Mitochondrial and LWS opsin sequences are available on GenBank under the accession numbers KY366716-KY366843 for ND2, KY366844-KY366970 for D-loop, and KY366971-KY366986 for LWS opsin sequences. RADseq and whole-genome sequencing reads generated in this study can be downloaded from the NCBI Sequence Read Archive under Bioproject PRJNA355227. The JAVA program for 5-population tests is publicly available on GitHub (https://github.com/joanam/scripts).
How to cite this article: Meier, J. I. et al. Ancient hybridization fuels rapid cichlid fish adaptive radiations. Nat. Commun. 8, 14363 doi: 10.1038/ncomms14363 (2017).

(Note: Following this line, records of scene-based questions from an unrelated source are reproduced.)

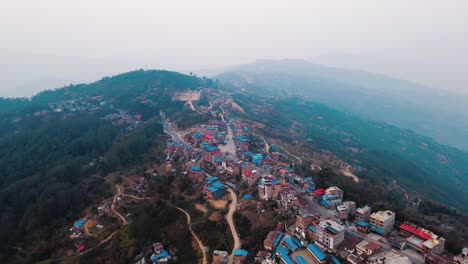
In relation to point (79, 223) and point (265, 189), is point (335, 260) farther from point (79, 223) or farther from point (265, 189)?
point (79, 223)

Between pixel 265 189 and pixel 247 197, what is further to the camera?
pixel 247 197

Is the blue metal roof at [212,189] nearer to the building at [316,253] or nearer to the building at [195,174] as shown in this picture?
the building at [195,174]

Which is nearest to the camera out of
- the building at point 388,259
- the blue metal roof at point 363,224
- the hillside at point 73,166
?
the building at point 388,259

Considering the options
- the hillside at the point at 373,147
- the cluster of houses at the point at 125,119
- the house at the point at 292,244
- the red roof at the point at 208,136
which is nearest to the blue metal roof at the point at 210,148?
the red roof at the point at 208,136

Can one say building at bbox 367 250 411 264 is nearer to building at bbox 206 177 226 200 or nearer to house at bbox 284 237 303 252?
house at bbox 284 237 303 252

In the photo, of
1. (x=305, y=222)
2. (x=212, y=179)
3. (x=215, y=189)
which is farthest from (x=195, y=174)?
(x=305, y=222)
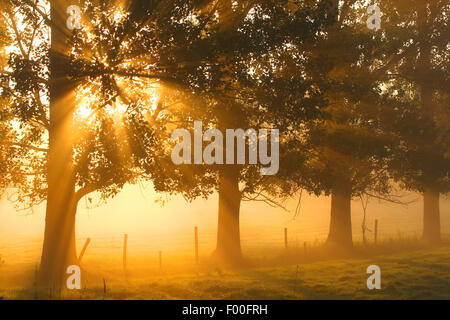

Publisher’s note: Springer Nature remains neutral with regard to jurisdictional claims in published maps and institutional affiliations.
We thank all collaborators who provided tissue samples over the years: Sigal Balshine-Earn (McMaster), Roger Bills (SAIAB), Julia Day (UCL), Yves Fermon (Paris), John Friel (CUMV), Martin Genner (U Bristol), Sylvain Piry (Paris), Lukas Rüber (Bern Natural History Museum), Walter Salzburger (U Basel), Uli Schliewen (Zoologische Staatssammlung Munich), Erwin Schraml (Augsburg), Jos Snoeks (Africa Museum Tervuren), Melanie Stiassny (AMNH), George Turner (U Bangor), Sylvester Wandera (NAFIRI; Uganda) and Marco Welss (Kressberg). We also thank Matt McGee for help with DNA extraction, Keith Harshman of the Lausanne Genomic Technologies Facility and Cord Drogemüller, Tosso Leeb, Muriel Fragnière and Michèle Ackermann of the NGS platform of the University of Bern for Illumina sequencing support, Aria Minder and Stefan Zoller of the Genetic Diversity Center (GDC) at ETH Zürich and Irene Keller of the Interfaculty Bioinformatics Unit at the University of Bern for lab and bioinformatics support and discussion, and Andy Cohen for comments on the paleogeographic maps. This research was supported by the Swiss National Science Foundation grant PDFMP3 134657 to O.S. and L.E.